SETD1B adds to a growing list of chromatin modifying genes implicated in neurodevelopmental disorders. SETD1B is one of the six H3K4 methyltransferases present in mammals, and remarkably loss of function of each is associated with human disease (KMT2A: Wiedemann–Steiner syndrome [OMIM 605130]; KMT2B: early-onset dystonia [OMIM 617284]; KMT2C: Kleefstra syndrome type 2 [OMIM 617768]; KMT2D: Kabuki syndrome [OMIM 147920]), with the latest additions to this list being SETD1A and SETD1B (also known as KMT2F and KMT2G, respectively). SETD1B is paralogous to SETD1A (derived from the orthologue Set1) and both associate with the same noncatalytic COMPASS components. SETD1A and SETD1B, however, show nonoverlapping localization within the nucleus and thus likely make nonredundant contributions to epigenetic control of chromatin structure and gene regulation [1]. This might explain why both SETD1A and SETD1B knockout mice are embryonically lethal, albeit at different developmental stages [33]. Also, in adult mice, SETD1B knockout is lethal and provokes severe defects in hematopoiesis [34]. Heterozygous pathogenic variants in SETD1A have been described in individuals with developmental delay, intellectual disability, subtle facial dysmorphisms, and behavioral and psychiatric problems [36] (OMIM 619056). Interestingly, despite the anticipated nonredundant contributions of SETD1A and SETD1B to epigenetic control, the clinical phenotype of both related disorders shares many similarities [36]. These include global developmental delay with motor and language delay, intellectual disability, and behavioral abnormalities. SETD1A variants have also been found in schizophrenia cohorts [36] and mouse models support SETD1A involvement in schizophrenia [37]. One likely pathogenic SETD1B variant without clinical information was identified in a schizophrenia cohort [38], but psychosis was not reported in our SETD1B cohort. Given the relatively young age of the cohort, this will be an important point for follow-up. Noticeable differences between both syndromes are the incidence of epilepsy, which is more common for SETD1B (20% in SETD1A [36], 78% in this cohort), and the absence of a male predominance for SETD1A (9 males of 19 cases [36, 39]).

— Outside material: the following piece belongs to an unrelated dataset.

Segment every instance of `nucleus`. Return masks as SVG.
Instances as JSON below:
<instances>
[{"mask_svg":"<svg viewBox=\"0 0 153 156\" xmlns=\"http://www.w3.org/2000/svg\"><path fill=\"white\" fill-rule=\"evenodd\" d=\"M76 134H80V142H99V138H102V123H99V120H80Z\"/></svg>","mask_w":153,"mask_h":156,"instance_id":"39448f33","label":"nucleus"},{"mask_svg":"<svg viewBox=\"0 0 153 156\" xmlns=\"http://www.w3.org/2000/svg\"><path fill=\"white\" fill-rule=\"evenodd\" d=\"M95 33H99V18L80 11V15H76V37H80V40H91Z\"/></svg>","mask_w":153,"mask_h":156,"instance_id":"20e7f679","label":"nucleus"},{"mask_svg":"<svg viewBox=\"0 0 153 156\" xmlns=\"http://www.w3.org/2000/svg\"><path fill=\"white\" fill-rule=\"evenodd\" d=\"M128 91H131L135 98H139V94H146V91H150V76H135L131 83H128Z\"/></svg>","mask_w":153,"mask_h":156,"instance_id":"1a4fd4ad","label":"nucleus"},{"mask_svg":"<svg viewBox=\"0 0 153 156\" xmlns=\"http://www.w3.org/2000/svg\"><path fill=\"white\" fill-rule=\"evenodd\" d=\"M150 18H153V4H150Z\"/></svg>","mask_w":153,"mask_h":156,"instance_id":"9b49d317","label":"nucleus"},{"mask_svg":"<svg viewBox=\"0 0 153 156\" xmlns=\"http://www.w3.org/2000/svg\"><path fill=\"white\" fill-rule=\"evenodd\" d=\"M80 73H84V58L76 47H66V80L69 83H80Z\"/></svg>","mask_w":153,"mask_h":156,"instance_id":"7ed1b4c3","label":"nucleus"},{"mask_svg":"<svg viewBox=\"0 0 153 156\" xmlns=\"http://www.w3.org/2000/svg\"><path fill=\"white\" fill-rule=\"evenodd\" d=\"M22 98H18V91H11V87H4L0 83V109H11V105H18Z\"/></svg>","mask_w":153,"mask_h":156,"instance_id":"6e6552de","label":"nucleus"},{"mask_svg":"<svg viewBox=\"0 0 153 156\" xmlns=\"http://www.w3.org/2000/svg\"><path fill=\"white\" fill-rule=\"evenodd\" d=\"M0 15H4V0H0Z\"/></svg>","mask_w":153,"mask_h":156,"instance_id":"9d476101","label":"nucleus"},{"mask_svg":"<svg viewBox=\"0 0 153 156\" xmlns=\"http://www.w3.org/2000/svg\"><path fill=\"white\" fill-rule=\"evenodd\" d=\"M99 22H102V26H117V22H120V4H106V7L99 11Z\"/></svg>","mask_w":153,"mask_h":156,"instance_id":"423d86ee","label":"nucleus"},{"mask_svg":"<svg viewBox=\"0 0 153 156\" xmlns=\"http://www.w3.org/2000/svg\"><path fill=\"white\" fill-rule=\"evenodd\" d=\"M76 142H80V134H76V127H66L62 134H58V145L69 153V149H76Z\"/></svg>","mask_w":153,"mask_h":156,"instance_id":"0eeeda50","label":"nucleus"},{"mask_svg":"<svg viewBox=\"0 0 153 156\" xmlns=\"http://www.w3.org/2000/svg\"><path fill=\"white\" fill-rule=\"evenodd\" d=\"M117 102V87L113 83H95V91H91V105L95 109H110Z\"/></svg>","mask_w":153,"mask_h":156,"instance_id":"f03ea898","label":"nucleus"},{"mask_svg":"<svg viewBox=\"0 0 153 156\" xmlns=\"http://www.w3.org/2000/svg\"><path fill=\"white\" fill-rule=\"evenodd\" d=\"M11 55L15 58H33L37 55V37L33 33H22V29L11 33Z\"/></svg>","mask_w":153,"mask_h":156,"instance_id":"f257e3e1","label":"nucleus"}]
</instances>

Germline mutants of Set1, the orthologue of SETD1A and SETD1B in Drosophila melanogaster, are embryonically lethal [10], whereas postmitotic neuronal knockdown shows that Set1 is required for memory in flies, suggesting a role in postdevelopment neuronal function [36]. In Caenorhabditis elegans, the SETD1A/SETD1B orthologue Set-2 is important for transcription of neuronal genes, axon guidance, and neuronal functions [9], further underscoring the importance of both SETD1A and SETD1B for neural function. Interestingly, whereas we found multiple missense variants in the functional domain of SETD1B (RRM, N-SET, SET), in SETD1A only one missense variant is reported within a functional domain (post-SET). Finally, of the 23 missense variants found in SETD1B, 17 are in regions that are homologous in SETD1A. Of note, p.(Arg982Gln) in the disordered region is at a homologous position in SETD1A previously described in a patient with early-onset epilepsy (NM_014712.2(SETD1A):c.2737C>T, p.(Arg913cys]) [39]. It will be interesting to decipher the downstream epigenetic alterations causative for the resulting overlaps and differences in phenotype between both syndromes.